Problem to work on ▸ The data below should be restated word for word, with every picture omitted.

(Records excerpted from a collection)
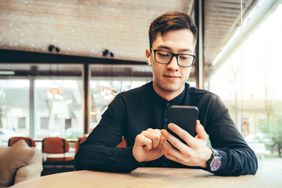  businessman looking at CD account with mobile application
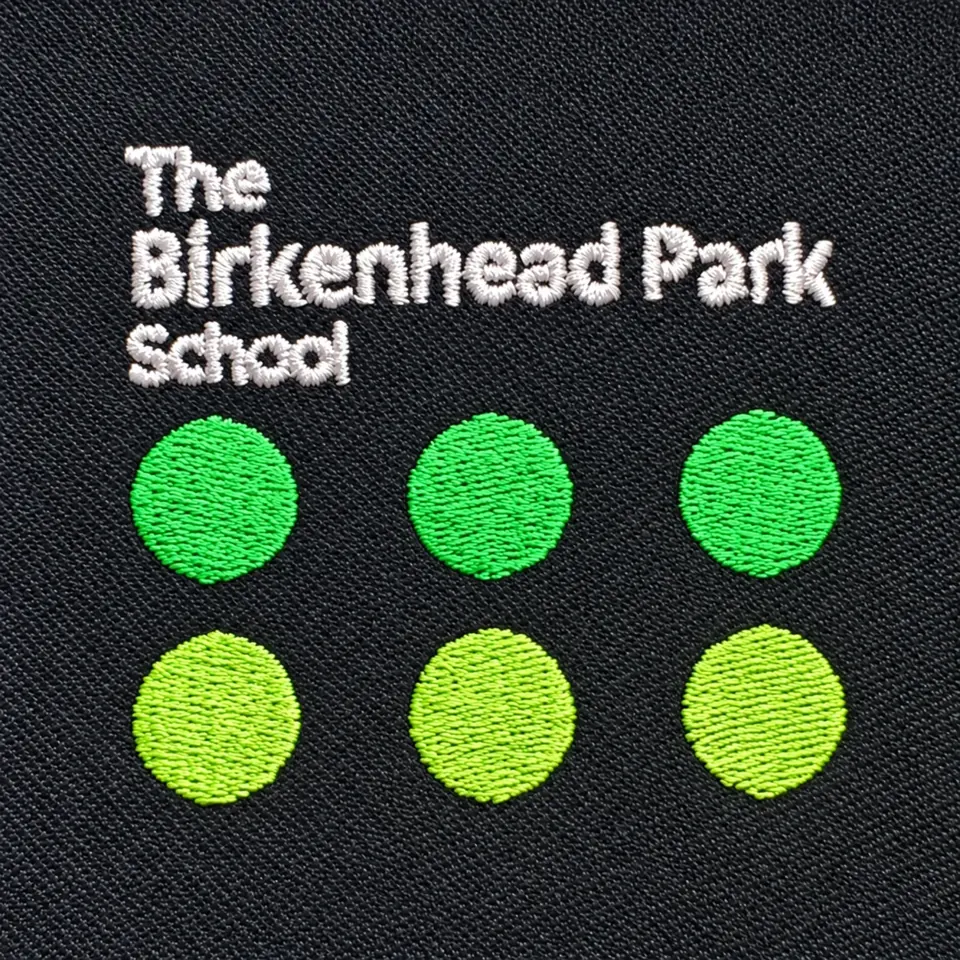 Birkenhead Park School name and six green circles embroidered on dark fabric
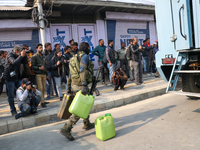 Indian paramilitary troopers carry fuel as they move towards an encounter site in Srinagar, Indian Administered Kashmir, on November 2, 2024...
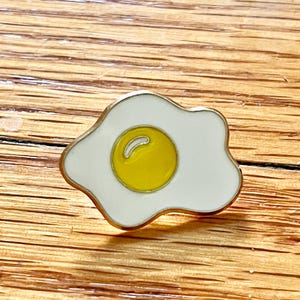 May include: A gold-edged enamel pin in the shape of a fried egg. The pin features a white egg white and a bright yellow yolk. The pin is a fun accessory for jackets, bags, or hats.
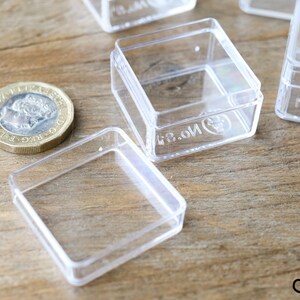May include: Four clear plastic square boxes with lids. The boxes are small and have the text "13.01" printed on the bottom.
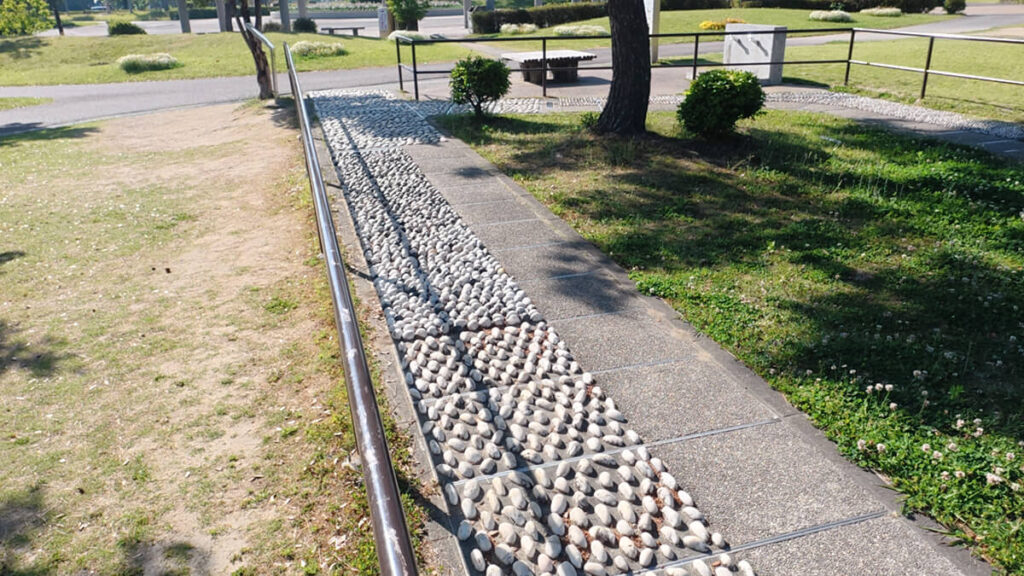 今津運動公園のリフレッシュロード。木陰の下を真っ直ぐに伸びる、白い「大きい玉砂利（Aエリア）」が敷き詰められた直線コースの風景。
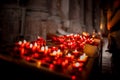 Candles in church picture with candles and prayer in temple fire as a symbol of purification through candle burning prayer for he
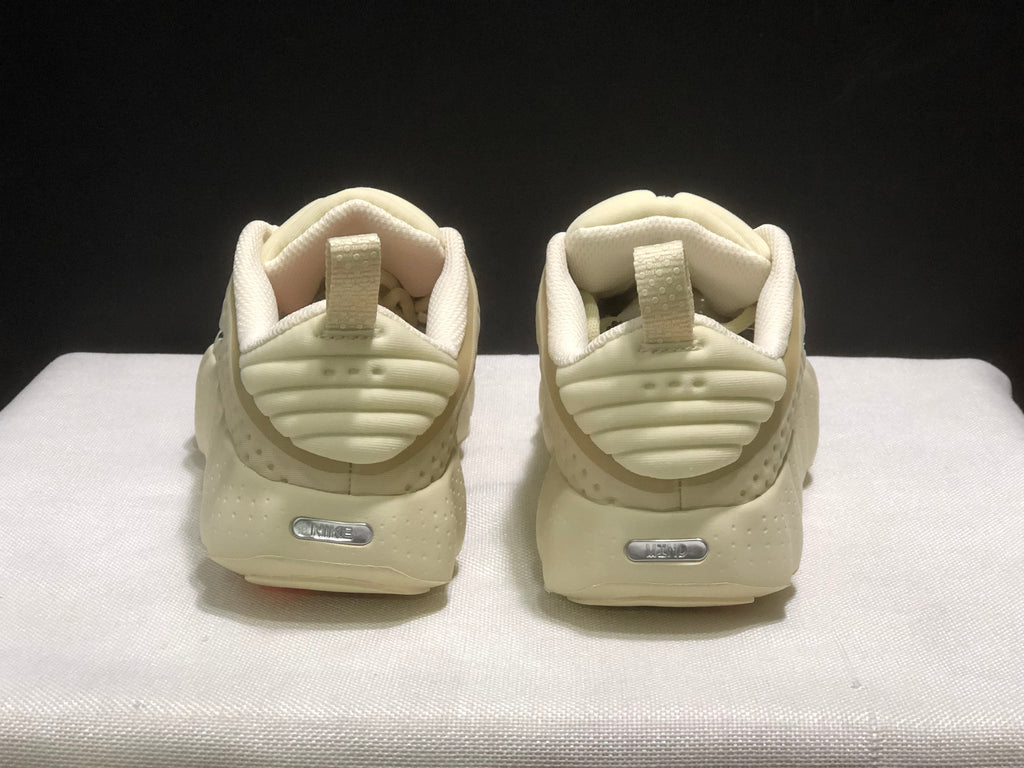 Rear view of the pair showing heel pull tabs, layered heel details, and silver heel branding.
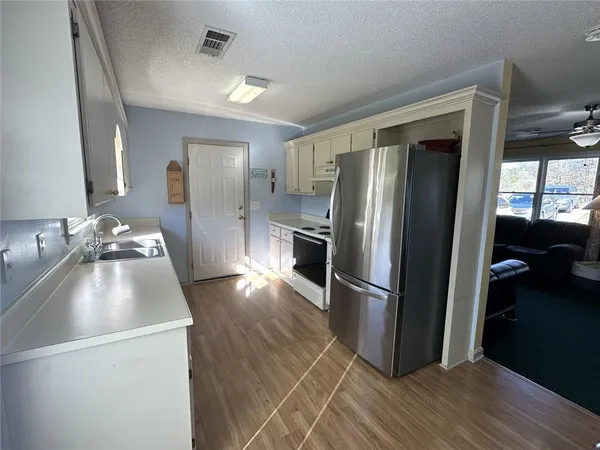 a kitchen with granite countertop a refrigerator and a sink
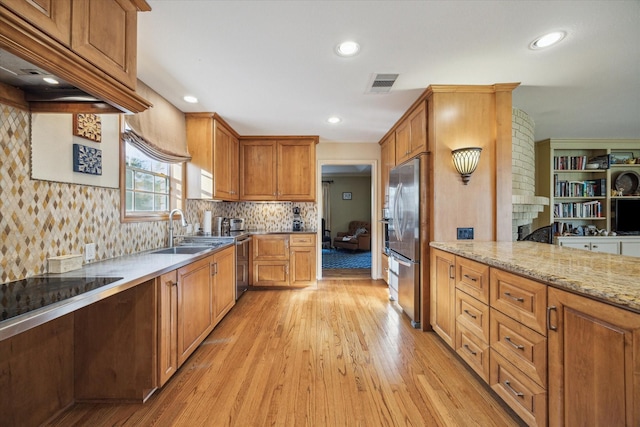 kitchen with light wood finished floors, visible vents, light stone counters, freestanding refrigerator, and a sink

Response area ▸
  businessman looking at CD account with mobile application
 Birkenhead Park School name and six green circles embroidered on dark fabric
 Indian paramilitary troopers carry fuel as they move towards an encounter site in Srinagar, Indian Administered Kashmir, on November 2, 2024...
 May include: A gold-edged enamel pin in the shape of a fried egg. The pin features a white egg white and a bright yellow yolk. The pin is a fun accessory for jackets, bags, or hats.
May include: Four clear plastic square boxes with lids. The boxes are small and have the text "13.01" printed on the bottom.
 今津運動公園のリフレッシュロード。木陰の下を真っ直ぐに伸びる、白い「大きい玉砂利（Aエリア）」が敷き詰められた直線コースの風景。
 Candles in church picture with candles and prayer in temple fire as a symbol of purification through candle burning prayer for he
 Rear view of the pair showing heel pull tabs, layered heel details, and silver heel branding.
 a kitchen with granite countertop a refrigerator and a sink
 kitchen with light wood finished floors, visible vents, light stone counters, freestanding refrigerator, and a sink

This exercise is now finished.